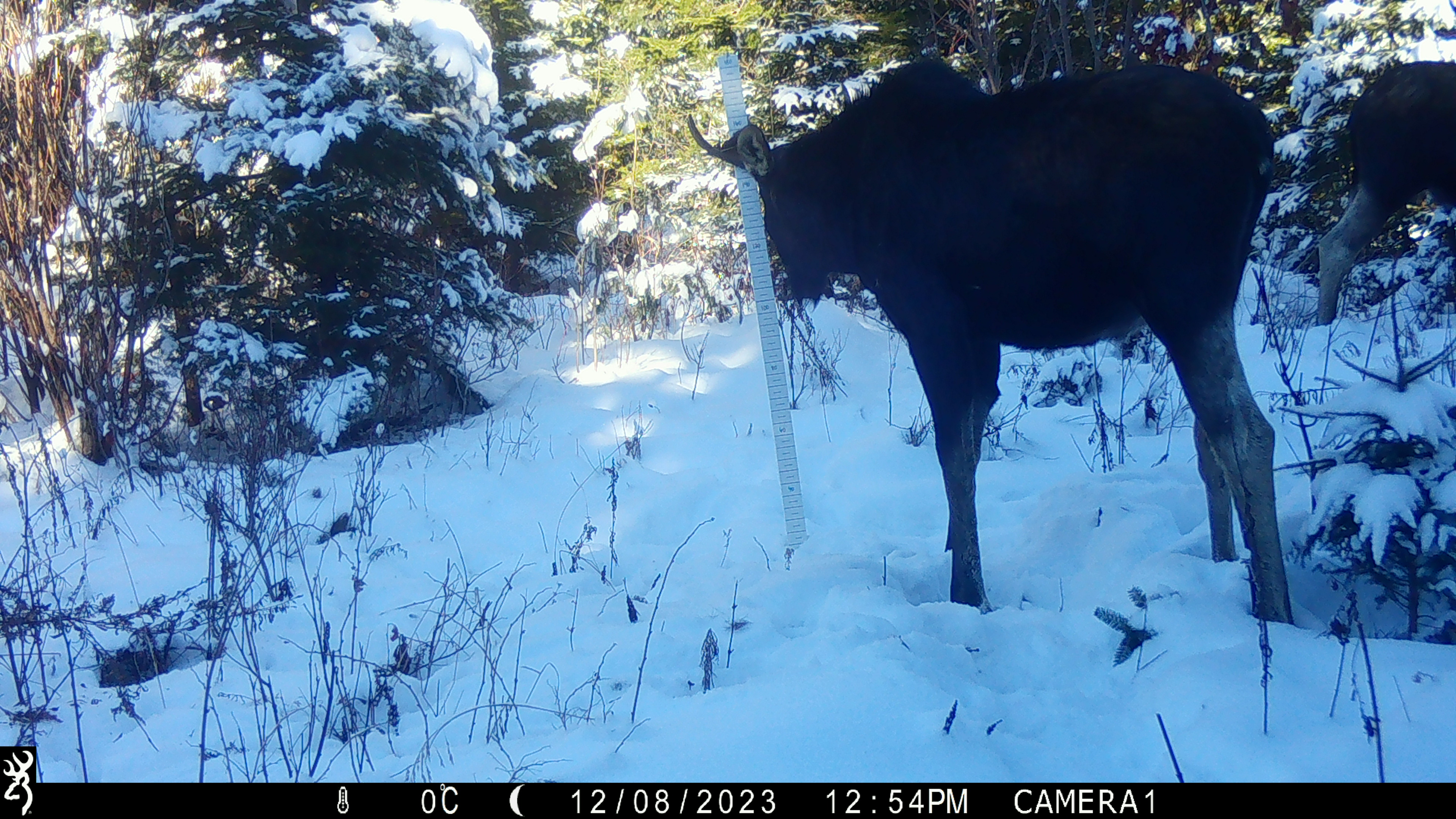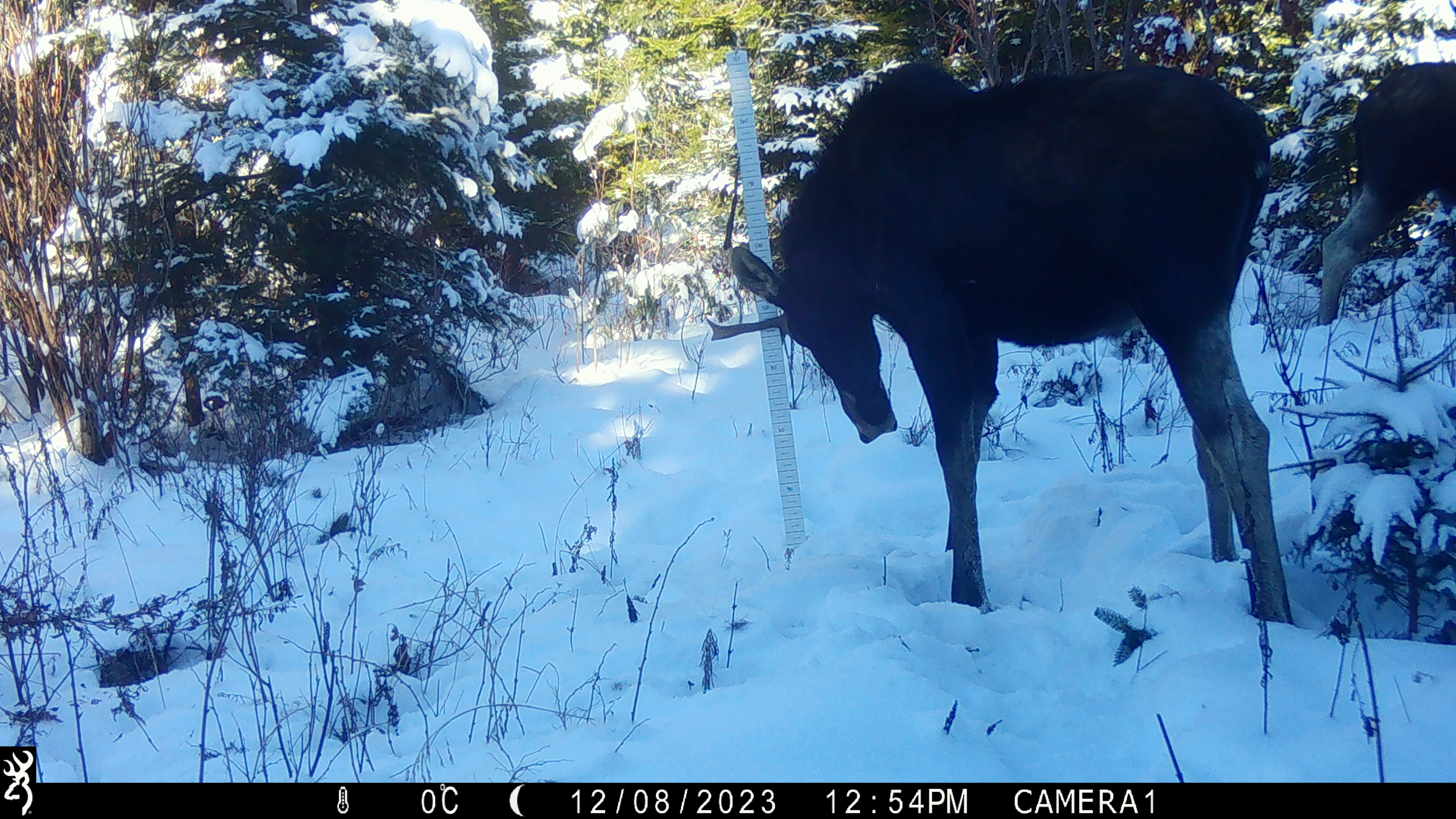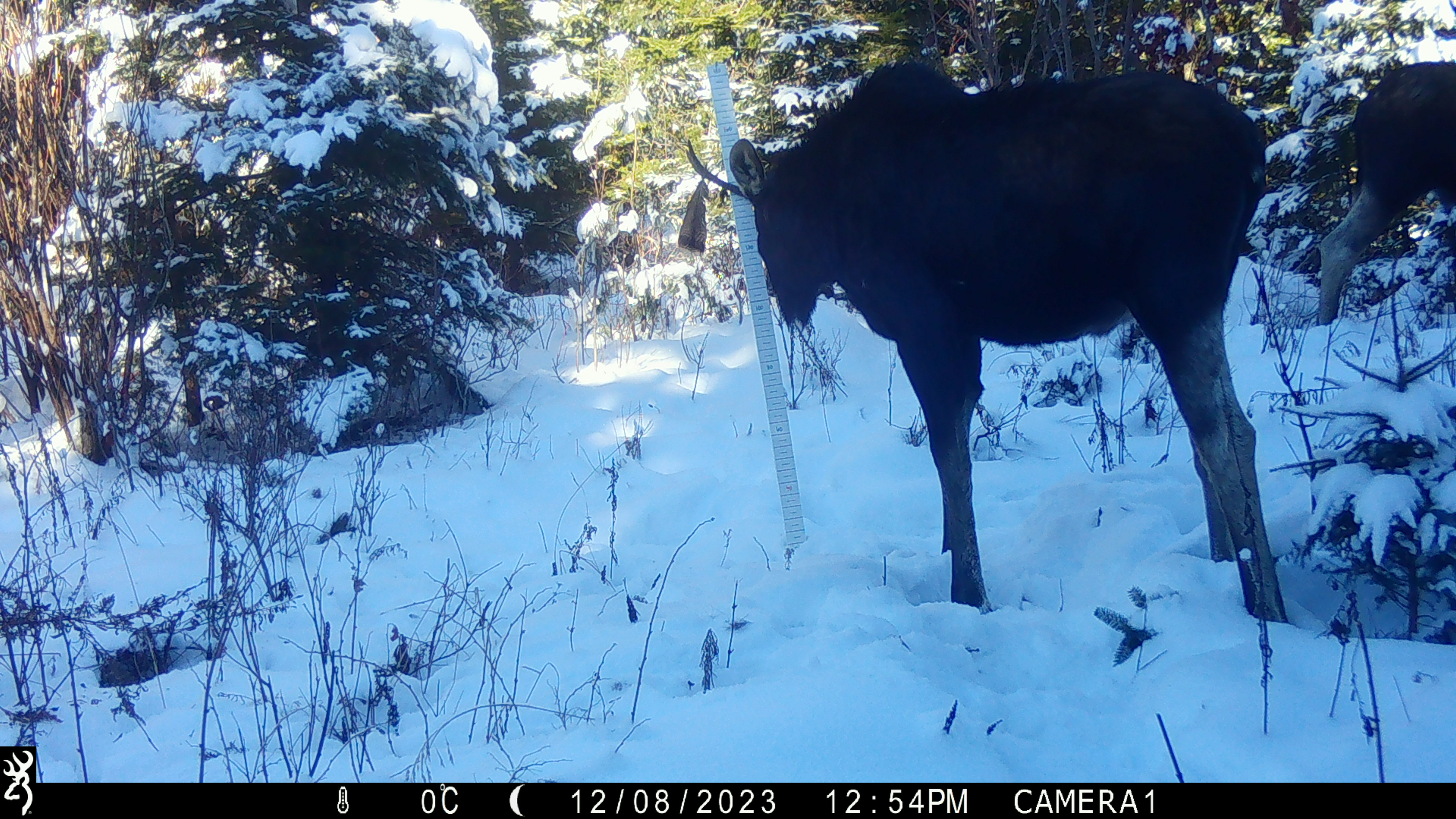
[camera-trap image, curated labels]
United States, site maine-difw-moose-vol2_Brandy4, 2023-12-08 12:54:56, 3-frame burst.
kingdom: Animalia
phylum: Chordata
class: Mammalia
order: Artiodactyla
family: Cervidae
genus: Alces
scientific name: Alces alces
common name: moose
- - - - -
** WHAT NEEDS TO BE DONE **
Transcribe the records in full and exactly. Pictures stay out.

** TASK SOLUTION **
[camera-trap image, curated labels]
United States, site maine-difw-moose-vol2_Brandy4, 2023-12-08 12:54:56, 3-frame burst.
kingdom: Animalia
phylum: Chordata
class: Mammalia
order: Artiodactyla
family: Cervidae
genus: Alces
scientific name: Alces alces
common name: moose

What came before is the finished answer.